▸ **Written task A**:
In the passage on bank holding company regulation, list each permissible non-banking activity that the text names as included under current Federal Reserve Board regulations.
▸ **Written task B**:
Transcribe the passage on bank holding company regulation word for word, starting with "Investments and Activities." and going on through "Community Reinvestment Act.".
▸ **Written task C**:
Pick up the passage on bank holding company regulation after its final sentence and write its continuation.

-------- Supplied passage --------

In accordance with Federal Reserve Board policy, the Company is expected to act as a source of financial strength to the Bank and to commit resources to support the Bank in circumstances where the Company might not do so absent such policy. In addition, if the Commissioner deems the Banks capital to be impaired, the Commissioner may require the Bank to restore its capital by a special assessment upon the Company as the Banks sole shareholder. If the Company were to fail to pay any such assessment, the directors of the Bank would be required, under Michigan law, to sell the shares of the Banks stock owned by the Company to the highest bidder at either a public or private auction and use the proceeds of the sale to restore the Banks capital.
Investments and Activities. In general, any direct or indirect acquisition by the Company of any voting shares of any bank which would result in the Companys direct or indirect ownership or control of more than 5% of any class of voting shares of such bank, and any merger or consolidation of the Company with another bank company, will require the prior written approval of the Federal Reserve Board under the BHCA. In acting on such applications, the Federal Reserve Board must consider various statutory factors, including among others, the effect of the proposed transaction on competition in relevant geographic and product markets, and each partys financial condition, managerial resources, and record of performance under the Community Reinvestment Act.
The merger or consolidation of an existing bank subsidiary of the Company with another bank, or the acquisition by such a subsidiary of assets of another bank, or the assumption of liability by such a subsidiary to pay any deposits in another bank, will require the prior written approval of the responsible Federal depository institution regulatory agency under the Bank Merger Act, based upon a consideration of statutory factors similar to those outlined above with respect to the BHCA. In addition, in certain such cases an application to, and the prior approval of, the Federal Reserve Board under the BHCA and/or the Commissioner under the Michigan Banking Code, may be required.
With certain limited exceptions, the BHCA prohibits any bank company from engaging, either directly or indirectly through a subsidiary, in any activity other than managing or controlling banks unless the proposed non-banking activity is one that the Federal Reserve Board has determined to be so closely related to banking or managing or controlling banks as to be a proper incident thereto. Under current Federal Reserve Board regulations, such permissible non-banking activities include such things as mortgage banking, equipment leasing, securities brokerage, and consumer and commercial finance company operations. Well-capitalized and well-managed bank holding companies may engage de novo in certain types of non-banking activities without prior notice to, or approval of, the Federal Reserve Board, provided that written notice of the new activity is given to the Federal Reserve Board within 10 business days after the activity is commenced. If a bank holding company wishes to engage in a non-banking activity by acquiring a going concern, prior notice and/or prior approval will be required, depending upon the activities in which the company to be acquired is engaged, the size of the company to be acquired and the financial and managerial condition of the acquiring bank holding company.

-------- Dataset content --------

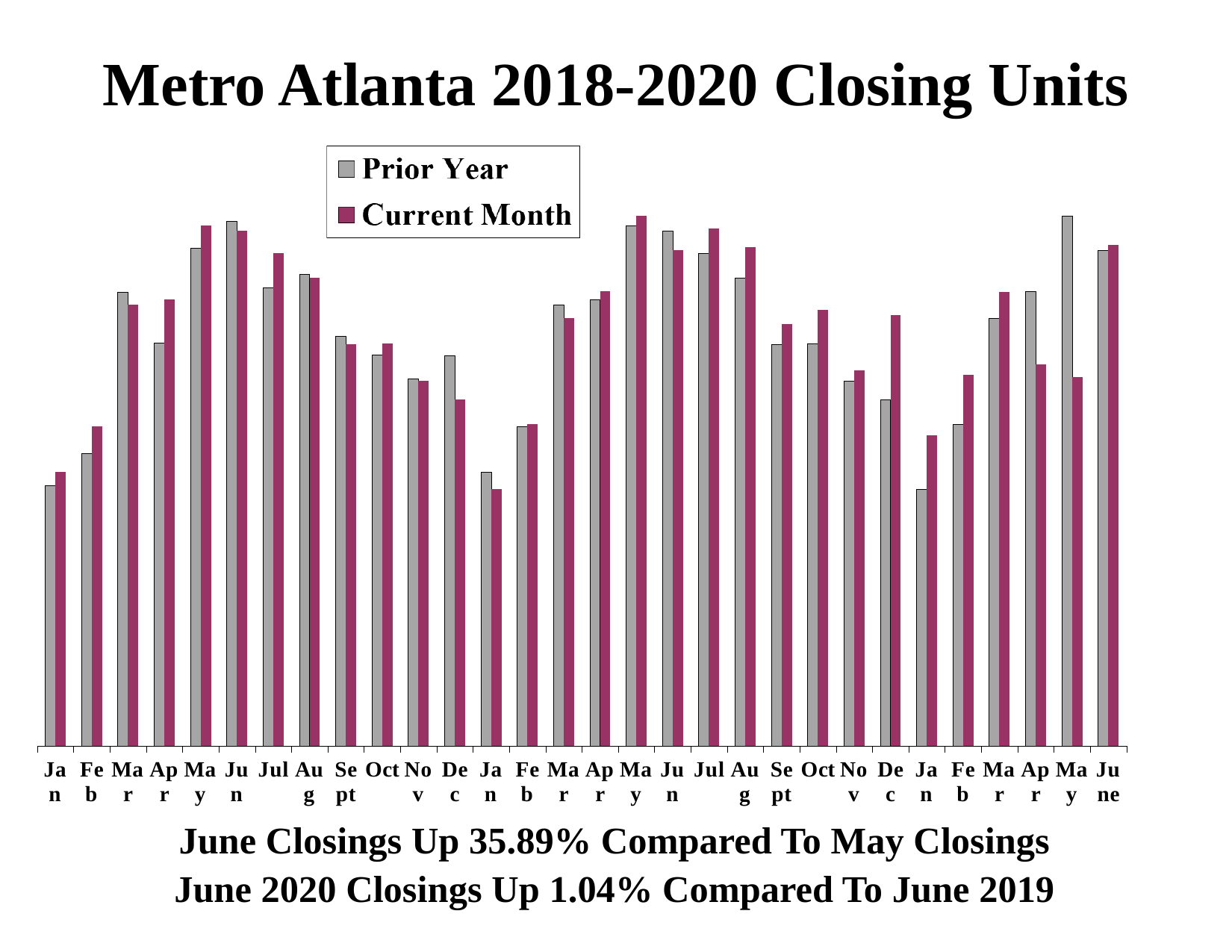
Which month has the tallest Current Month bar? The second May How many series does the legend list? 2 For the last May on the x axis, which is larger: the Prior Year bar or the Current Month bar? Prior Year How many month categories are shown along the x axis? 30 Do the Current Month bars rise or fall from the first Jun to the first Dec on the x axis? Fall For the first Jan on the x axis, which is larger: the Prior Year bar or the Current Month bar? Current Month For the second Dec on the x axis, which is larger: the Prior Year bar or the Current Month bar? Current Month Do the Prior Year bars rise or fall from the first Jan to the first Jun on the x axis? Rise What kind of chart is shown on the slide? Bar chart What are the two series named in the legend? Prior Year and Current Month What is the title of the chart? Metro Atlanta 2018-2020 Closing Units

--------

▸ **Response box A**:
mortgage banking; equipment leasing; securities brokerage; consumer and commercial finance company operations

▸ **Response box B**:
Investments and Activities. In general, any direct or indirect acquisition by the Company of any voting shares of any bank which would result in the Companys direct or indirect ownership or control of more than 5% of any class of voting shares of such bank, and any merger or consolidation of the Company with another bank company, will require the prior written approval of the Federal Reserve Board under the BHCA. In acting on such applications, the Federal Reserve Board must consider various statutory factors, including among others, the effect of the proposed transaction on competition in relevant geographic and product markets, and each partys financial condition, managerial resources, and record of performance under the Community Reinvestment Act.

▸ **Response box C**:
Eligible bank holding companies that elect to operate as financial holding companies may engage in, or own shares in companies engaged in, a wider range of nonbanking activities, including securities and insurance activities and any other activity that the Federal Reserve Board, in consultation with the Secretary of the Treasury, determines by regulation or order is financial in nature, incidental to any such financial activity or complementary to any such financial activity and does not pose a substantial risk to the safety or soundness of depository institutions or the financial system generally. The Bank Holding Company Act generally does not place territorial restrictions on the domestic activities of non-bank subsidiaries of bank or financial holding companies. While the Company believes it is eligible to elect to operate as a financial holding company, as of the date of this filing, it has not applied for approval to operate as a financial holding company.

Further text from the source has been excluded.